TORONTO — A grieving mother who lost her three children and her father in a horrific crash north of Toronto is harnessing a wave of public support and outrage to push for tougher penalties against drunk drivers.
Jennifer Neville-Lake says returning to the site of the crash on Thanksgiving weekend inspired her to launch what she called her "final bit of advocacy" for her children.
Nine-year-old Daniel, Harrison, 5, and two-year-old Milly Neville-Lake were killed along with Gary Neville, 65, after the van they were in was T-boned by an SUV in Vaughan, Ont., on Sept. 27. The children's grandmother and great-grandmother were also seriously injured in the crash.
Marco Muzzo, 29, has been charged with a dozen counts of impaired driving and six more charges of dangerous operation of a motor vehicle related to the incident.
He remains in police custody pending a bail hearing next Monday and his high-profile defence lawyer has said it's premature to indicate how Muzzo will plead.
The maximum sentence for impaired driving causing death is life in prison and Neville-Lake says it's crucial for politicians and the courts to know the public supports that ruling.
Last week, a young man in Saskatchewan was sentenced to four years in prison for a drunk-driving crash that resulted in the deaths of two women and left a newborn with a brain injury.
In Ontario, a 22-year-old man was sentenced to five years in prison last week after being convicted of driving drunk the wrong way down a highway and killing two people — a 49-year-old man and his 16-year-old daughter — in a 2012 crash.
"If enough people ask for the harshest sentence, it will be considered," Neville-Lake said Tuesday, while cautioning against vigilante justice.
Thanksgiving was "a pretty difficult weekend for us," Neville-Lake said.
Remembering all the things they would have been grateful for — including the progress made by young Harrison, who had special needs — was too painful, so Neville-Lake said she chose to focus on the positive.
"I'm just grateful that I got to see my children, that I got to be their mother," she said.
The family had planned to spend the holiday looking at the autumn leaves, but instead returned to the place where the tragedy occurred.
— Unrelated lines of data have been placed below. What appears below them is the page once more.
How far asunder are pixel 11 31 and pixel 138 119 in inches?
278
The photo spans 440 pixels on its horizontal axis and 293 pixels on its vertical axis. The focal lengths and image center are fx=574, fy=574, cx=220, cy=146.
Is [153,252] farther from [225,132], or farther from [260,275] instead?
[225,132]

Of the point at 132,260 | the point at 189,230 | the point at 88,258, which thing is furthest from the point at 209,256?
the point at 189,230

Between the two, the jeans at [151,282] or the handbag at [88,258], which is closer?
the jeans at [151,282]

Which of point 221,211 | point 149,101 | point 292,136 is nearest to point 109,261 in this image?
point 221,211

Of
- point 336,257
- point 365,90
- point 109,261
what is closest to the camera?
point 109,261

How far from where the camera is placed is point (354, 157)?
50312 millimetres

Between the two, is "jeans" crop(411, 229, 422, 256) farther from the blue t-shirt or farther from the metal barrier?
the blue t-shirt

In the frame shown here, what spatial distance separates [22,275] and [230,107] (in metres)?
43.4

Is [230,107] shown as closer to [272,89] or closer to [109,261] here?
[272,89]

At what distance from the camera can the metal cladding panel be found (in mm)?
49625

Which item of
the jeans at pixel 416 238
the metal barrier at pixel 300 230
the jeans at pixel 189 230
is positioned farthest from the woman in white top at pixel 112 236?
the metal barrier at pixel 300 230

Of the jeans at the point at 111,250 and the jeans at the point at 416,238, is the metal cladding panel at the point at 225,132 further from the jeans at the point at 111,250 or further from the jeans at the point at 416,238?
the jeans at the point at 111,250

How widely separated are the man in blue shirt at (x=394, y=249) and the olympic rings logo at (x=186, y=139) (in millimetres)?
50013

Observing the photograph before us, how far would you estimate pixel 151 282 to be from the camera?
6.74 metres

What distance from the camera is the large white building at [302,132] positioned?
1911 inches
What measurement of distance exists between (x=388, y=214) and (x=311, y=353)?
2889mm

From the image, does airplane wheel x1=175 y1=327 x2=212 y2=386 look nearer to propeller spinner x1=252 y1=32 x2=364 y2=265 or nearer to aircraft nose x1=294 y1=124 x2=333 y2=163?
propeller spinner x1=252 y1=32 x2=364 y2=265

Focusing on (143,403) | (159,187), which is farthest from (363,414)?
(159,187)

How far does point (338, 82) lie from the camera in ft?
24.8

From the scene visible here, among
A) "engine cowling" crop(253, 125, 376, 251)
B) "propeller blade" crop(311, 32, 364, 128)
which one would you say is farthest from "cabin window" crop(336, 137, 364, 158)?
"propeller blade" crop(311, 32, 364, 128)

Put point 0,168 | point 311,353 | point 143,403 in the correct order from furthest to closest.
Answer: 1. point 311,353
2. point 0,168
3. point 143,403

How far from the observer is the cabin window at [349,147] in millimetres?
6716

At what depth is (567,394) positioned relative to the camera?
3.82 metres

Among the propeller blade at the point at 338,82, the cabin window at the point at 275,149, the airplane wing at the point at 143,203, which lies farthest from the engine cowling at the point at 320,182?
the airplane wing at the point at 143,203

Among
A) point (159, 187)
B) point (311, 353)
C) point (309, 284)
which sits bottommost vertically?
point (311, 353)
Neville-Lake and her husband Edward Lake stopped by the site twice, in part to look for anything belonging to their children that may have been left behind, she said.
"When the stuff was returned to us from the police, we didn't get anything of our oldest son's back, Daniel, and we got one of our daughter's shoes back," she said.
"My husband and I were kind of holding on to a pipe dream that we'd magically find it and it would make us feel better — you know, a whole sign from the kids that they're around," she said.
The couple also wanted to confront their grief head-on, she said.
"That's the spot where my kids were (vital signs absent) for quite a while, that's the spot where my dad died," she said. "I don't want to be afraid of it."
It was there that a woman approached the couple and asked how to help, and Neville-Lake began her campaign, asking the woman and others to publicly voice their support for a maximum sentence.
The Muzzo family has issued a statement expressing their condolences but Neville-Lake said no one has contacted them directly.
And though she's not sure she'll attend Muzzo's court hearings, Neville-Lake said she wants to see him in person one day.
"I do want to look upon the man that is the reason I don't have my children to cuddle with," she said.
Neville-Lake said her mother is staying with them after being released from hospital but needs care around the clock, so other relatives have come to lend a hand.
Her grandmother remains in hospital and Neville-Lake said she's not sure the grievously injured woman, who is in her 90s, has been told of the tragedy.